Clever and thought provoking, Time Quake concludes the trilogy started in Gideon the Cutpurse and The Tar Man in which Kate and Peter travel back and forth through time using their father’s anti-gravity time machine. In spite of the fact that there is a preface detailing some of the events of the previous two books, it would be difficult for this to stand alone, but I would imagine that there are many avid readers awaiting this final volume.
Lord Luxon is determined to save America from becoming so by changing the course of the American War of Independence, while Peter and Kate are trying to track down the Tar Man who has the machine which would enable them to return to their families in the twenty-first century. Kate is worryingly ‘blurring’ and fading while discovering she can fast forward and see events before they happen. Peter, Kate and Gideon who is refusing to believe that the Tar Man is actually his older brother, try to stop Lord Luxon who seemingly is able to save America from its future and in an exciting page-turning ending they manage to do this, although Kate appears to pay the ultimate price or does she?
The thought that the course of history could be changed is a challenging one although the author paints a less than flattering portrait of how New York could have been had the British not lost the War!

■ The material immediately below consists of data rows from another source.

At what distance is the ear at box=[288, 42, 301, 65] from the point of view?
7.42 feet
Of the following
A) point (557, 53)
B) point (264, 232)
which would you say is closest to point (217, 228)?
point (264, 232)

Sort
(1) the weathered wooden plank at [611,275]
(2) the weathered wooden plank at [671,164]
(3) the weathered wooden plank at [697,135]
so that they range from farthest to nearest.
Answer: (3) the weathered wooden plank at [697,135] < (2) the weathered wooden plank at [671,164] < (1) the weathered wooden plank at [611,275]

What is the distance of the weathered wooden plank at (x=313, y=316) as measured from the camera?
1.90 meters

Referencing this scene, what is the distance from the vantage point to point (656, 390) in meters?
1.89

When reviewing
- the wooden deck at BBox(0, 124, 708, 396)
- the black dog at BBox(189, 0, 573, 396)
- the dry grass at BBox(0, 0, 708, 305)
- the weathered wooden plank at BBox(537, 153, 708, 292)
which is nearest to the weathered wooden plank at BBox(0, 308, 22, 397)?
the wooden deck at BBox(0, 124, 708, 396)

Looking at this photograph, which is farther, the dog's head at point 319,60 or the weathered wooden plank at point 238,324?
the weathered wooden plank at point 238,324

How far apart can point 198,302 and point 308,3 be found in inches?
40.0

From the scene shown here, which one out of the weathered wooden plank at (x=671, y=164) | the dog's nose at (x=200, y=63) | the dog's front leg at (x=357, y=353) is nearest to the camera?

There is much detail of life at the various periods of history, in particular the crossing of the Delaware River by George Washington and his forces, depicted in a famous painting in the Metropolitan Museum in New York where some of the action takes place. The author has done her research well and the difficulties encountered by the characters are well drawn, in particular Lord Luxon and the Marquess de Montfaron who with their quaint language do stick out rather in the twenty-first century. But equally the Marquess’s enchantment with the technology of our world does make you stop and think. The reader moves seamlessly between the two periods believing while they are reading about New York in the 1760s that they are there, while equally at home in the New York of 2009.